_Your goal_. Write out the following listing's lines from the one with "Laid Back By" to the one with "Blusa verde estampada con botones", exactly, with both included and no others.

_Information_.
■ ■ ■ ■ ■

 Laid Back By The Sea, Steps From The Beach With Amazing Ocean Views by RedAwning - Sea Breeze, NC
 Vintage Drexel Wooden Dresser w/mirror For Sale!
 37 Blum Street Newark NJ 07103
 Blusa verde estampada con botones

■ ■ ■ ■ ■

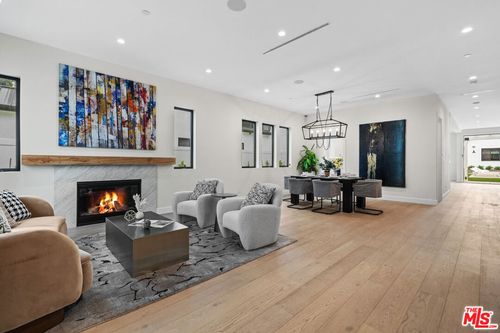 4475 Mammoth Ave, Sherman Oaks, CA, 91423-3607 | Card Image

■ ■ ■ ■ ■

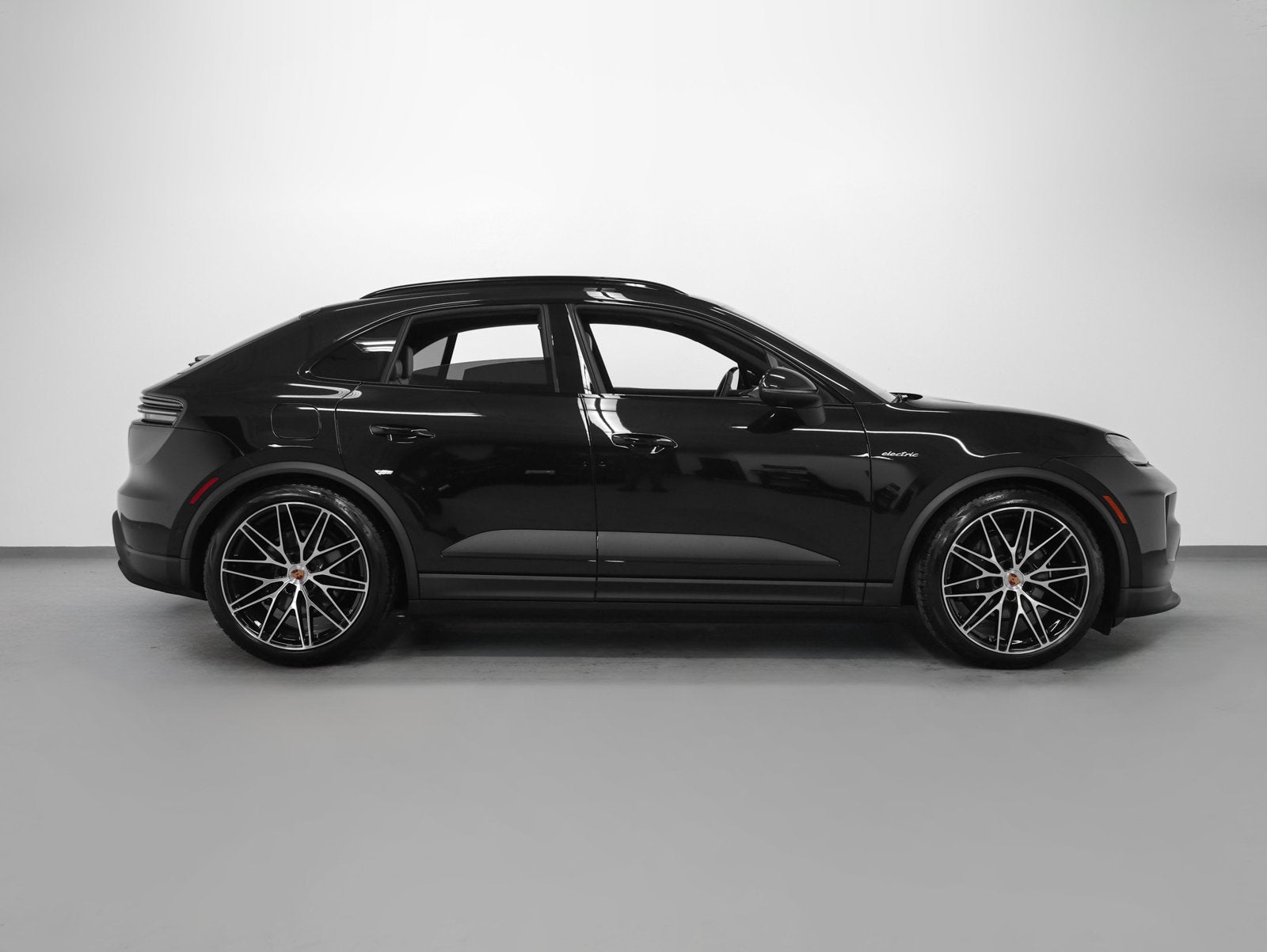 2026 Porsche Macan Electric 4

■ ■ ■ ■ ■

_Expected output_.
 Laid Back By The Sea, Steps From The Beach With Amazing Ocean Views by RedAwning - Sea Breeze, NC
 Vintage Drexel Wooden Dresser w/mirror For Sale!
 37 Blum Street Newark NJ 07103
 Blusa verde estampada con botones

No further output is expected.